- Your task -
Report every line in the records below that contains the word "camera", treating uppercase and lowercase letters as distinct.

- Raw data -
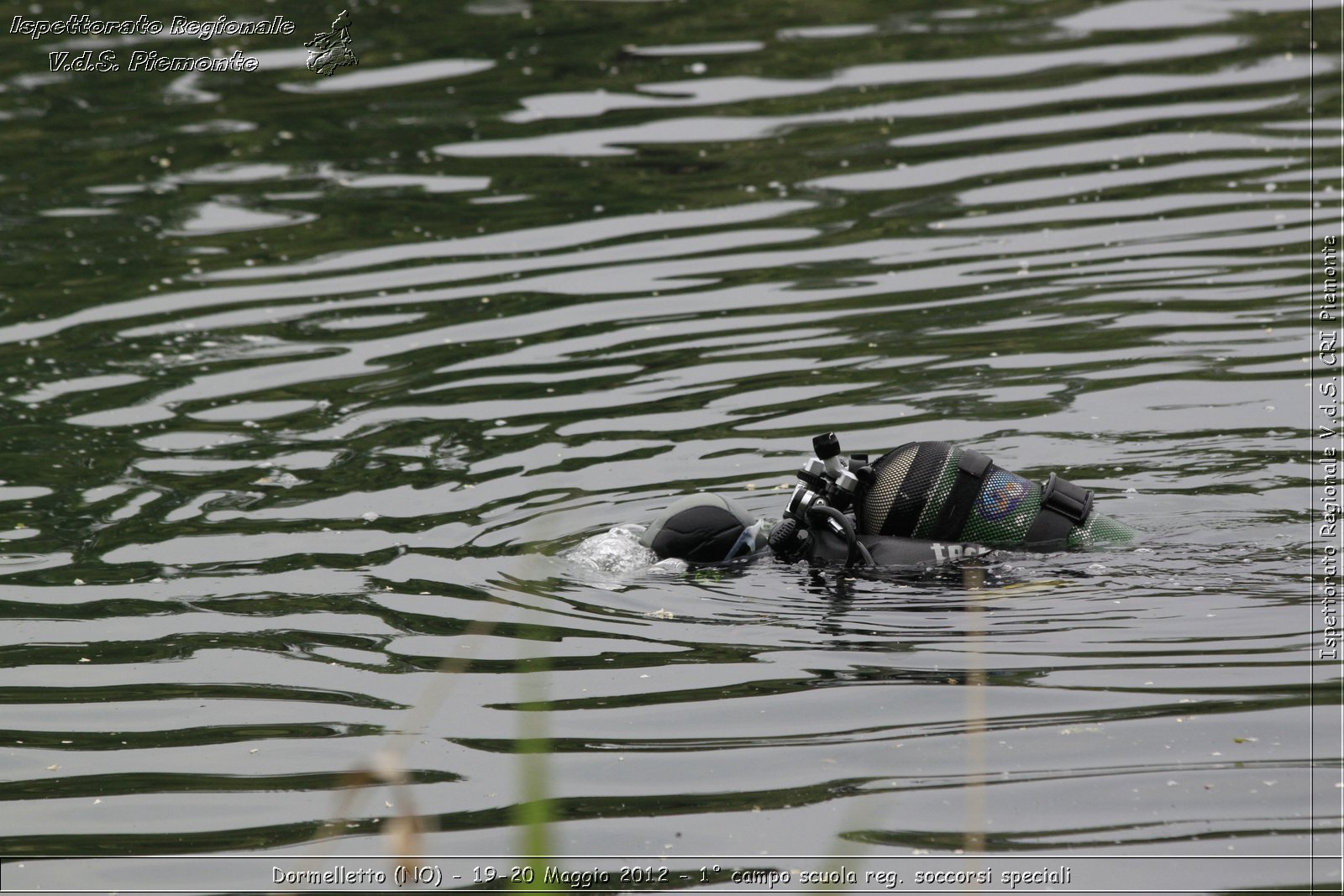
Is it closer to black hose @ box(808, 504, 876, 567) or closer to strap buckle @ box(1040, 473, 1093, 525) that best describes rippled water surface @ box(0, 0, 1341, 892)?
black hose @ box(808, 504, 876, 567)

* * *

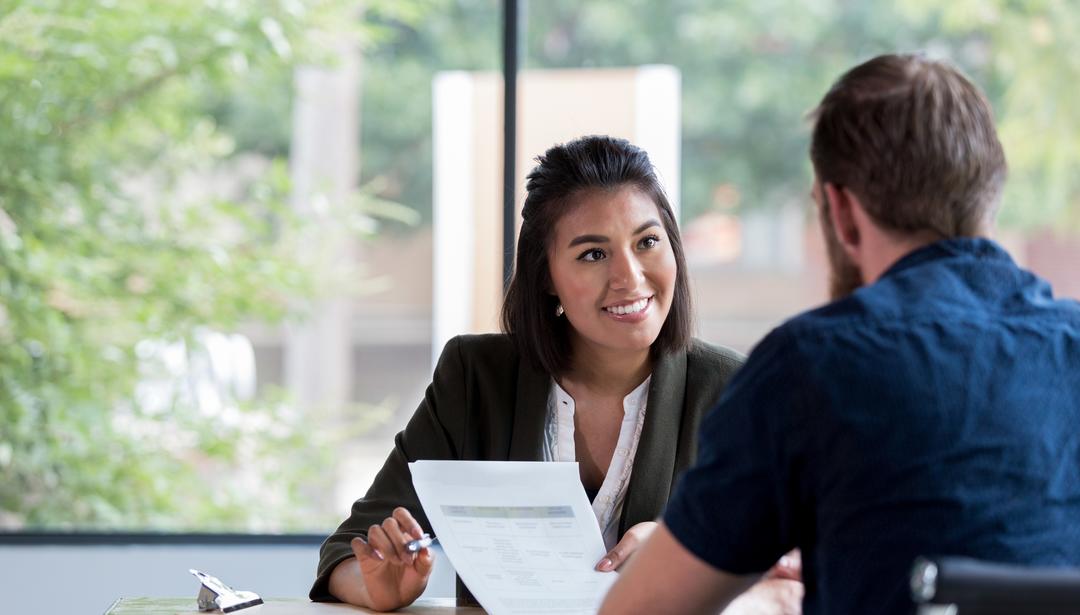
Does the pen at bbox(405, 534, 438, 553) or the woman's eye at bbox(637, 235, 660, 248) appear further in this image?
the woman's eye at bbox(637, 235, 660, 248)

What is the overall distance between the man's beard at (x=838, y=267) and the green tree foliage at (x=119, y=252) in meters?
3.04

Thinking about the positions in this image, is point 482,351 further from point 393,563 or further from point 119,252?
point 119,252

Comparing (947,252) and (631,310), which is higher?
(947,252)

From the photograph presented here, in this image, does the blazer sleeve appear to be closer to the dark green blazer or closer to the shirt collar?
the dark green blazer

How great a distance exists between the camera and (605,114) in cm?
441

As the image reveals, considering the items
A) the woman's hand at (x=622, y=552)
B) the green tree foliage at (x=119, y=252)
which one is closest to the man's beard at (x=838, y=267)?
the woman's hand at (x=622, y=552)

==

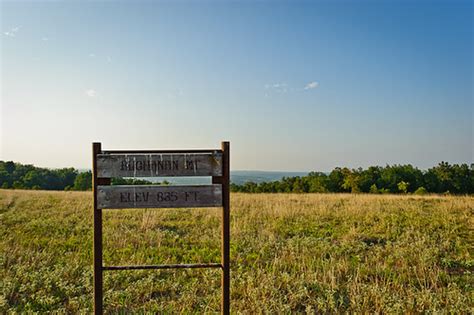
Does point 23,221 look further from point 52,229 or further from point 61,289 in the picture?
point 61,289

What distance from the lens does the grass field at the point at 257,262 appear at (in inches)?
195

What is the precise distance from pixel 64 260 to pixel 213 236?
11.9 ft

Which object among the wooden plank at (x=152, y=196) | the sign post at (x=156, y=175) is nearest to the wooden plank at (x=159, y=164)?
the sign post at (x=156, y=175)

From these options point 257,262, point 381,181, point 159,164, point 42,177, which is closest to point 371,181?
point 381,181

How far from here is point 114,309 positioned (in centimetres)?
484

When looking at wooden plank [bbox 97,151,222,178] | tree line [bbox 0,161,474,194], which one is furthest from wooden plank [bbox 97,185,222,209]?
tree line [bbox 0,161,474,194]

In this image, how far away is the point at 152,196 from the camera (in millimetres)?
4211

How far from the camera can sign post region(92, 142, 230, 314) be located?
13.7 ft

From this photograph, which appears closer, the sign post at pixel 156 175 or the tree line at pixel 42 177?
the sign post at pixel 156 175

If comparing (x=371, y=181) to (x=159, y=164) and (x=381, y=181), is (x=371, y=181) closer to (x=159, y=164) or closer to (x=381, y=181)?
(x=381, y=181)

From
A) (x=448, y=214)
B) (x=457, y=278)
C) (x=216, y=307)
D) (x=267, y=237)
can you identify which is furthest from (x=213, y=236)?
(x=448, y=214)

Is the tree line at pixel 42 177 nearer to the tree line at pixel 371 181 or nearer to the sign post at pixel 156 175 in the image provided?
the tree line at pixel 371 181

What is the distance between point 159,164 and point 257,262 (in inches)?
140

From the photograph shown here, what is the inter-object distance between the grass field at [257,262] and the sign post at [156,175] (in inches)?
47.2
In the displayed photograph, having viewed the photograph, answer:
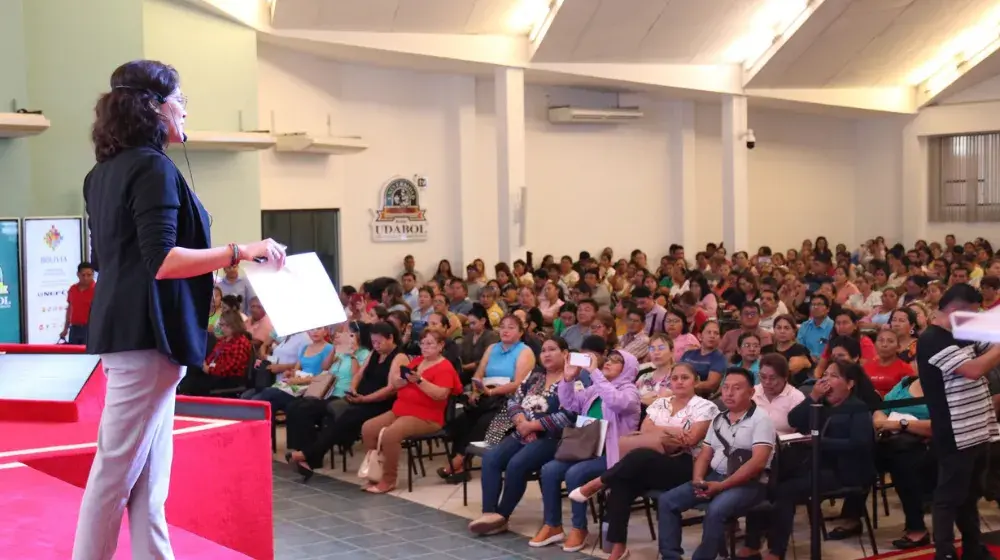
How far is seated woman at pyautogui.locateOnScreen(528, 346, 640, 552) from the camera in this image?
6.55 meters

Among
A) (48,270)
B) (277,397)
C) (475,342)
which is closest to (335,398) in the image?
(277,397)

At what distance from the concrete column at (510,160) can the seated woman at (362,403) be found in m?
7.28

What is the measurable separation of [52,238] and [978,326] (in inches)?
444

- Output -
How great a distance exists between the camera and (605,114) in cm?
In this image, how far away is the point at 152,196 from the camera (in millimetres)?
How far from the camera can sign post region(92, 142, 230, 314) be located?
How far is seated woman at pyautogui.locateOnScreen(528, 346, 640, 552) from the camera in this image?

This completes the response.